CATATAN, dutademokrasi.com— “Bawaslu patut berterima kasih kepada UU Pemilu Nomor 7/2017. UU Pemilu menjadi mantel yang kuat untuk Bawaslu. Dengan modal UU Pemilu, peserta pemilu lebih saying dan segan kepada lembaga ini. Contohnya sudah ada. Sengketa peserta Pemilu dengan KPU terkait PKPU 14 dan KPU 20/2018. Semuanya dimenangkan Bawaslu”.
Tulisan jurnalis senior saya, Idam Malewa, yang saya baca di media cyber www.suluttoday.com, secara tidak langsung menambah informasi terkini seputar lembaga pengawas Pemilu yang sebelum itu peran dan fungsinya lemah. Kini, Bawaslu (Badan Pengawas Pemilu) tidak hanya sebatas mengawas namun juga dapat menjadi wasit dalam penyelenggaraan pemilu. Bawaslu berperan sekaligus sebagai eksekutor hakim pemutus perkara.

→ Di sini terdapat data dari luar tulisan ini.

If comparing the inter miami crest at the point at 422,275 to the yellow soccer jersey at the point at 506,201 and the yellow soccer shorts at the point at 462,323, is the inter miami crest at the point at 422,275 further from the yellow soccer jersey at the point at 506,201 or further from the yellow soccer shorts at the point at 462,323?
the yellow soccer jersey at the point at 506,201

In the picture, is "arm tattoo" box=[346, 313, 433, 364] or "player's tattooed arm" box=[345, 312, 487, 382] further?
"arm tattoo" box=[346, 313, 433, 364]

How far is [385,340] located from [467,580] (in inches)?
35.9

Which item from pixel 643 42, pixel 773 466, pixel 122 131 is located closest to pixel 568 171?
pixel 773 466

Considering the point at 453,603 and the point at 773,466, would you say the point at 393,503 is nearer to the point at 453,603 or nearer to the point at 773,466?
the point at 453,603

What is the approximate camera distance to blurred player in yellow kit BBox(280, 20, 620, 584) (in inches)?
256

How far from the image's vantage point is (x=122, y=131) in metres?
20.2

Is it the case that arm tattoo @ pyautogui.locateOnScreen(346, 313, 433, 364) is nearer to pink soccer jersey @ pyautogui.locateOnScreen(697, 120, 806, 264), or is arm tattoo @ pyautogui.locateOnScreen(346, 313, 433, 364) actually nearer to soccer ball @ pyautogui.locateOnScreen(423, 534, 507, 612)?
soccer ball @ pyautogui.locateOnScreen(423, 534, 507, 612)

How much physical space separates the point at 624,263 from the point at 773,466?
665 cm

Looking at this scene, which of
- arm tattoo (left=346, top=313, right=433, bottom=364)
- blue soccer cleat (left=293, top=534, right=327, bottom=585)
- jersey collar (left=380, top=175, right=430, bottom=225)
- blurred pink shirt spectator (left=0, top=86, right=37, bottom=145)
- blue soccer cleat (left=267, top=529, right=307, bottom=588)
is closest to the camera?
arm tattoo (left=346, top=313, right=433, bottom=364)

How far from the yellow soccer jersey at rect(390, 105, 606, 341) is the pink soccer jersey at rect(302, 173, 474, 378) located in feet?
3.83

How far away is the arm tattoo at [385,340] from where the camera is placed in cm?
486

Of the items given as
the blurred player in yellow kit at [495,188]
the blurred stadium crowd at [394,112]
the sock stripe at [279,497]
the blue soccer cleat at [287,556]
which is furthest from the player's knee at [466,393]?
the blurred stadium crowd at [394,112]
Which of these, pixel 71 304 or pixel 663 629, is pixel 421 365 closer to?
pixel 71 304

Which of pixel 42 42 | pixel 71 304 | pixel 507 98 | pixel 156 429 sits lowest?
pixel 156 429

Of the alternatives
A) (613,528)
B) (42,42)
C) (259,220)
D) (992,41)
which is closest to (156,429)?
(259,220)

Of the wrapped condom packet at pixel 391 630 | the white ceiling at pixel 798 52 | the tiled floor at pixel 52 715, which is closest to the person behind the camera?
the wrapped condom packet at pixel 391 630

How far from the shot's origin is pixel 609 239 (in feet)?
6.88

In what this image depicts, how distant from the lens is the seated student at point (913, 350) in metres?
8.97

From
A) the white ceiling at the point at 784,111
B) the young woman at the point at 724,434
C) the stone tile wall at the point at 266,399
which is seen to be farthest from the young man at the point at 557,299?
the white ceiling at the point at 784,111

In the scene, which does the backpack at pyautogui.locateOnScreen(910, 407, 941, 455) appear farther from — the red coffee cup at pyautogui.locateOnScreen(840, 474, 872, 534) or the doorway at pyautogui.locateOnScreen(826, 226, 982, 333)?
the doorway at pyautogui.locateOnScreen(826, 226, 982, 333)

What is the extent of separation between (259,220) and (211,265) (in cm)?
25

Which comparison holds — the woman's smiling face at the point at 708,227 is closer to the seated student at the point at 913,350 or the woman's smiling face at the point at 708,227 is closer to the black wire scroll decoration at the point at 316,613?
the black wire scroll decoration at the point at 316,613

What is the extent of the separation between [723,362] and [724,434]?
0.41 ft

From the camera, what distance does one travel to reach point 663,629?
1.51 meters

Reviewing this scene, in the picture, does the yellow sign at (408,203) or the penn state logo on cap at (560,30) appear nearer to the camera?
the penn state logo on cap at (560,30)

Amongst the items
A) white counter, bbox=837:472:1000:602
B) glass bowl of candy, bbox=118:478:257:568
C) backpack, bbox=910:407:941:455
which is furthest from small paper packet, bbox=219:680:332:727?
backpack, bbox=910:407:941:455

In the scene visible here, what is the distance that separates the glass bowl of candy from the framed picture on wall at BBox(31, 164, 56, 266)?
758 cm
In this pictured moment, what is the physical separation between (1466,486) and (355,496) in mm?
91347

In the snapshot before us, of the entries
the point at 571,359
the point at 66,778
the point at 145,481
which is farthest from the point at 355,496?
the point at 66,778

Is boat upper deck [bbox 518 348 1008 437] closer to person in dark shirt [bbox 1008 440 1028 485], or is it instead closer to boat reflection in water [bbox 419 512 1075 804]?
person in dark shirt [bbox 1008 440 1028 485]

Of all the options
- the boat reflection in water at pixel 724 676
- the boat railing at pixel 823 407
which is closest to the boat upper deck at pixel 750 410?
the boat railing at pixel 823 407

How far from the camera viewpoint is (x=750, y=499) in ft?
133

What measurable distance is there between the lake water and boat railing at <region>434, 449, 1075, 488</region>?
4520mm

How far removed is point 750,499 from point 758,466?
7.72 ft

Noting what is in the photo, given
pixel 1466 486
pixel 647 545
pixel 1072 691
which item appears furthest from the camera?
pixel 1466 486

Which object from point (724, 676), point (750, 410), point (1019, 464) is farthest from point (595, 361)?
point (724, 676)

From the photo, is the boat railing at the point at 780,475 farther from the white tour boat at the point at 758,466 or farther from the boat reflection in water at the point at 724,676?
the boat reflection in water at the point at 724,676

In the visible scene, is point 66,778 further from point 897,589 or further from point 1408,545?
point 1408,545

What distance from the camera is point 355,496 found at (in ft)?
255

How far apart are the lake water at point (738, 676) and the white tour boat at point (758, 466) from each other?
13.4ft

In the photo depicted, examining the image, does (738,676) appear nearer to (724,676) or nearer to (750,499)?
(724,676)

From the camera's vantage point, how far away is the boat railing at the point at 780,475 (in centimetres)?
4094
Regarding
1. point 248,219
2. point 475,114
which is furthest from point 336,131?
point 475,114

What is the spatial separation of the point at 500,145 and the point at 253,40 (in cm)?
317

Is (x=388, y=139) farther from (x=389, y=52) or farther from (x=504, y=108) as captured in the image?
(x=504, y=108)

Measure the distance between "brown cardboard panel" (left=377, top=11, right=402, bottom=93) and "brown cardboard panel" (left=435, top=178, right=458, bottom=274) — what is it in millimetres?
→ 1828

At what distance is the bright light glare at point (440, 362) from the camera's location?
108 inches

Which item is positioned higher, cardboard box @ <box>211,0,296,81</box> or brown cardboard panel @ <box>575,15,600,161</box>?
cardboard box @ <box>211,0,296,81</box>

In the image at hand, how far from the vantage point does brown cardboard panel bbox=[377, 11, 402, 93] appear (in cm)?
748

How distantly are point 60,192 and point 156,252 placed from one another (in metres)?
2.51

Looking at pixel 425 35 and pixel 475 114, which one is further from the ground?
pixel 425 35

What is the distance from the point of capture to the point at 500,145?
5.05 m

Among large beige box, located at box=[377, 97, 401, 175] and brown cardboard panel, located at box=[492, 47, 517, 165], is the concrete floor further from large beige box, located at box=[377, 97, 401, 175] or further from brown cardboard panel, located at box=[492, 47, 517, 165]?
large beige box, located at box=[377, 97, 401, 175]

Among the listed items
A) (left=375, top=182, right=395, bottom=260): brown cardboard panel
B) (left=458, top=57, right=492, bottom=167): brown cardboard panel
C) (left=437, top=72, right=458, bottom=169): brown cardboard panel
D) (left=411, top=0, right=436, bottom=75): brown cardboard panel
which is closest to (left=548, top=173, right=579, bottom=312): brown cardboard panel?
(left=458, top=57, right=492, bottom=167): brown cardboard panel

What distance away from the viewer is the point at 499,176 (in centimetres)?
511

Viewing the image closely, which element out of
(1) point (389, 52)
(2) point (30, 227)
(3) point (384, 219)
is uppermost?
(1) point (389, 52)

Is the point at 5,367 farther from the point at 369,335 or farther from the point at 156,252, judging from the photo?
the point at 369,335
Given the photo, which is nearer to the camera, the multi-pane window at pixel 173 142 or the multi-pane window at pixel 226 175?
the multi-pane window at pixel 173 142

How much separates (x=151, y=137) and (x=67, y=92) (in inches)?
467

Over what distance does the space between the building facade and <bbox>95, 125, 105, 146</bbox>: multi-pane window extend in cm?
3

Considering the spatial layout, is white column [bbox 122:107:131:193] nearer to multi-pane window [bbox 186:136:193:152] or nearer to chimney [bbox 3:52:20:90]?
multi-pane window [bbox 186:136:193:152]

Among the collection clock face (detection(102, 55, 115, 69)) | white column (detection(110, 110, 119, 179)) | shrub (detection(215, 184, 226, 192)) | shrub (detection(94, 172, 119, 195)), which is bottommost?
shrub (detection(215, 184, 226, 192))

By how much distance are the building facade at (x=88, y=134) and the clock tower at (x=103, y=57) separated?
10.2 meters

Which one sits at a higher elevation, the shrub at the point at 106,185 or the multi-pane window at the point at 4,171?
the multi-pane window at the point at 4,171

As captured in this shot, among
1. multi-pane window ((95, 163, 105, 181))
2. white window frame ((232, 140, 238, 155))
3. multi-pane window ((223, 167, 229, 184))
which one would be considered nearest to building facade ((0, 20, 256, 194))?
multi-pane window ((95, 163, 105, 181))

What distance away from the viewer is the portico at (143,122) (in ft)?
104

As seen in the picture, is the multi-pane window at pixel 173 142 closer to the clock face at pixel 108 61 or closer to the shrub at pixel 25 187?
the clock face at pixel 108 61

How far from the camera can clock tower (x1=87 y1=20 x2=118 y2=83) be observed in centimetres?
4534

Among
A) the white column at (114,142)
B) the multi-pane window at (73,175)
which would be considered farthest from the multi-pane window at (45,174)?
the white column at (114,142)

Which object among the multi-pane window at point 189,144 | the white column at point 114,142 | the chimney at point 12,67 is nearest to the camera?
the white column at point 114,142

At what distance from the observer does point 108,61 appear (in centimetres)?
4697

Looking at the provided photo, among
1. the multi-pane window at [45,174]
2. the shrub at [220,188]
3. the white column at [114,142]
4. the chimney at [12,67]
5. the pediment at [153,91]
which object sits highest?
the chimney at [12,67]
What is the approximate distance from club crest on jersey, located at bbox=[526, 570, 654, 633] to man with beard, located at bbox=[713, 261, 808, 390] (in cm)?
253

Tentunya, perubahan regulasi mendasar untuk menguatkan eksistensi lembaga ini merupakan jawaban atas keresahan publik yang selama ini terstigma: Bawaslu tidak punya peran apa-apa. Harapan masyarakat Indonesia dengan terlahirnya Bawaslu akan membawa perubahan baru mengawal pemilu yang berintegritas demi kemajuan bangsa dan negeri ini.
Akan halnya hanya ulah oknum yang dapat mencerderai niat baik demi kemajuan bangsa dan negeri ini, dalam tubuh Bawaslu haruslah disingkirkan. Perbuatan menyamari atas tugas dan kewajiban hanya untuk kepentingan ego pribadi tanpa mempertimbangkan dampak persepktif negatif publik, juga bagian dari ‘upaya’ merendahkan marwah UU Pemilu Nomor 7/2017.
Teranyar, sikap anggota Bawaslu Provinsi Sulawesi Utara yang bakal menyeret UU Pemilu Nomor 1/2017 kejurang ketidakpercayaan masyarakat belakangan mulai berulah. Pernyataan dalam kapasitasnya sebagai anggota Bawaslu Sulut sungguh mengundang kesanksian banyak orang.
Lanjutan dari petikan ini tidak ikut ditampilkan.